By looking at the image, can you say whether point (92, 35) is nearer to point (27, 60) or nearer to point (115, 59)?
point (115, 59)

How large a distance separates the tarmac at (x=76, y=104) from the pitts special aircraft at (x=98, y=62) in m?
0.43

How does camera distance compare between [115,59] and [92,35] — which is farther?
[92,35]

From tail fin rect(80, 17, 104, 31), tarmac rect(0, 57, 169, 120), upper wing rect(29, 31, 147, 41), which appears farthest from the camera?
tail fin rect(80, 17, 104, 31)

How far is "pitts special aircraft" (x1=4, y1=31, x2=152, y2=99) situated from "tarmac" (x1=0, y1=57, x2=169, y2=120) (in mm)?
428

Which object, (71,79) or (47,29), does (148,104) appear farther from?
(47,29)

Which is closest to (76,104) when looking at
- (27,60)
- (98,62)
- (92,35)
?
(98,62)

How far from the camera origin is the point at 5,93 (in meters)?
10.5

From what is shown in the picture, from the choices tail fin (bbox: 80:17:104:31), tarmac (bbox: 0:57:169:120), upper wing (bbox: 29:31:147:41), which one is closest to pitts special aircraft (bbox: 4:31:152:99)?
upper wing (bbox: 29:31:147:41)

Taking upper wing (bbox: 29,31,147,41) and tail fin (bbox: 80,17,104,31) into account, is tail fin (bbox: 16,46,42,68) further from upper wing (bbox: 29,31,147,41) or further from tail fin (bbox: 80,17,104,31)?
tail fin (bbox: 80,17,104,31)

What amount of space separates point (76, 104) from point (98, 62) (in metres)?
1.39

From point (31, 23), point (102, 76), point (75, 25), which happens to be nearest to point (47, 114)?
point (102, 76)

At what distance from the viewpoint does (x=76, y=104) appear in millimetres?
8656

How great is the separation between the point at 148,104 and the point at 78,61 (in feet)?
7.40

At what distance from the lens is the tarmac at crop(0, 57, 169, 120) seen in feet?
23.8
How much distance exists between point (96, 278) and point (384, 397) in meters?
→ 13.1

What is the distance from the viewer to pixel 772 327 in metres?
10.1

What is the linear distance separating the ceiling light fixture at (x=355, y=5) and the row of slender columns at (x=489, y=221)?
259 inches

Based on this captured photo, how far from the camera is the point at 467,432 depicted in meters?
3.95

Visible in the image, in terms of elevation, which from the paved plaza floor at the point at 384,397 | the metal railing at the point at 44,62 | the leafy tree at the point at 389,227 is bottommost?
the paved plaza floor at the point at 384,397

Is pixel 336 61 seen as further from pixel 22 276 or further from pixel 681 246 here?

■ WHAT YOU SHOULD DO ■
Copy all of the data above line for line, leaving every character unchanged.

■ SOLUTION FOR THIS EXERCISE ■
By looking at the image, can you say whether point (92, 35) is nearer to point (27, 60) or nearer to point (115, 59)?
point (115, 59)

How large a distance separates the tarmac at (x=76, y=104) from the pitts special aircraft at (x=98, y=62) in m?
0.43

How does camera distance compare between [115,59] and [92,35] — which is farther?
[92,35]

From tail fin rect(80, 17, 104, 31), tarmac rect(0, 57, 169, 120), upper wing rect(29, 31, 147, 41), which appears farthest from the camera?
tail fin rect(80, 17, 104, 31)

How far is "pitts special aircraft" (x1=4, y1=31, x2=152, y2=99) situated from "tarmac" (x1=0, y1=57, x2=169, y2=120) (in mm)?
428

Which object, (71,79) or (47,29), does (148,104) appear farther from?
(47,29)

Which is closest to (76,104) when looking at
- (27,60)
- (98,62)
- (92,35)
?
(98,62)

How far from the camera origin is the point at 5,93 (in meters)?
10.5

From what is shown in the picture, from the choices tail fin (bbox: 80:17:104:31), tarmac (bbox: 0:57:169:120), upper wing (bbox: 29:31:147:41), which one is closest to pitts special aircraft (bbox: 4:31:152:99)?
upper wing (bbox: 29:31:147:41)

Taking upper wing (bbox: 29,31,147,41) and tail fin (bbox: 80,17,104,31) into account, is tail fin (bbox: 16,46,42,68) further from upper wing (bbox: 29,31,147,41) or further from tail fin (bbox: 80,17,104,31)?
tail fin (bbox: 80,17,104,31)

What amount of space separates point (76, 104) from point (98, 62) (in metres)?
1.39

From point (31, 23), point (102, 76), point (75, 25), which happens to be nearest to point (47, 114)?
point (102, 76)

At what distance from the viewpoint does (x=76, y=104) appear in millimetres?
8656

How great is the separation between the point at 148,104 and the point at 78,61 (in feet)?
7.40

At what distance from the lens is the tarmac at crop(0, 57, 169, 120) seen in feet?
23.8
How much distance exists between point (96, 278) and point (384, 397) in meters?
→ 13.1

What is the distance from the viewer to pixel 772 327 in metres?
10.1

What is the linear distance separating the ceiling light fixture at (x=355, y=5) and the row of slender columns at (x=489, y=221)?
259 inches

Based on this captured photo, how far from the camera is the point at 467,432 depicted in meters?
3.95

Visible in the image, in terms of elevation, which from the paved plaza floor at the point at 384,397 | the metal railing at the point at 44,62 | the leafy tree at the point at 389,227 is bottommost?
the paved plaza floor at the point at 384,397

Is pixel 336 61 seen as further from pixel 22 276 or further from pixel 681 246 here?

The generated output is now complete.